At the end of my 1st tri, I started to come around, maybe even let myself get a little excited. I had convinced myself that this baby was a girl. There was no way I'd be given this surprise pregnancy, and it would be another boy, right? Well, wrong. The ultrasound told us we were having boy #4! I cried some more. Knowing this was probably my last baby, (unless someday my husband and I did split up, and I remarried a man who wanted more kids with the crazy divorced mother of 5, riiiighhht, like that would ever happen!) I had to grieve the baby girl I had hoped for. I had to come to terms with the fact that my daughter would never have a sister.
Ok, enough sadness! So what if my life was not turning out to be exactly what I had planned?! It was amazing anyway, and I am an expert improviser!! I was going to have another baby, and that was awesome! Come on unexpected little son, let's take this life of yours and make it magnificent! My due date this time was just 2 years and 2 days after Liam's.
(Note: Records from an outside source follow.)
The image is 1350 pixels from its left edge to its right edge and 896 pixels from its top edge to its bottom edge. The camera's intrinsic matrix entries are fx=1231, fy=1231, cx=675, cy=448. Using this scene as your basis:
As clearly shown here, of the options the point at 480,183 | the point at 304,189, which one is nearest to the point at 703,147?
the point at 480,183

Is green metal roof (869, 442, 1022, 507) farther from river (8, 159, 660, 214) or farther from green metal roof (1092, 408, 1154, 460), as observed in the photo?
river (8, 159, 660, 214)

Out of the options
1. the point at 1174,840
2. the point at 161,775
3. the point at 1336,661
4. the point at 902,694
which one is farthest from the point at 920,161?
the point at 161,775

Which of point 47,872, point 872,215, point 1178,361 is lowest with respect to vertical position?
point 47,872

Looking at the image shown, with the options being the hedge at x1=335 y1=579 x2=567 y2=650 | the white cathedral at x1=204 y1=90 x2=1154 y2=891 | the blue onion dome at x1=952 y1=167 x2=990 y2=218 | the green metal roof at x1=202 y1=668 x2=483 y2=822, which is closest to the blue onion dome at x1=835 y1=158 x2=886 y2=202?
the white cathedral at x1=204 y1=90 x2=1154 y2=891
I thought it would be super cool if my boys shared a birthday, but what are the chances of that?! Wellll... the night before Liam's birthday, my sister and I took our kids on a hike at the local nature center. We joked about it being an attempt at putting me into labor. I went home feeling fine. I thought I'd try some nipple stimulation and see what might happen. It did indeed start some great contractions! I got bored with it after an hour or so, and wondered if I stopped, would the contractions? They did peter out, and I went to bed. But, sometime between 12 & 1 am, they came back. Not very strong, not very regular, but definitely there. I got up to go to the bathroom, and guess what?! My water broke! It was now very clear that this little guy would in fact share a birthday with his big brother! My husband and I knew the drill. He called his dad, and we headed into the hospital as soon as FIL got to our house. Our labor time at the hospital was almost identical to my 1st, 2nd, and 4th babies. Although, things were seeming to drag on (probably because we were tired), so I agreed to pitocin again. My body didn't seem to respond as quickly as it had the last time, but eventually I got to that 5-6cm point, and once again my Dr. and his staff knew just what to do with me. The delivery was eerily similar to Liam's. Calm, exciting, 2-3 pushes, and there he was. Mason David was born September 15, 2006 8:48am at 38w, 5days, weighing 5lbs, 14oz. My tiniest baby, but he has the biggest personality!
...Off to make lunch. I WILL get this done today!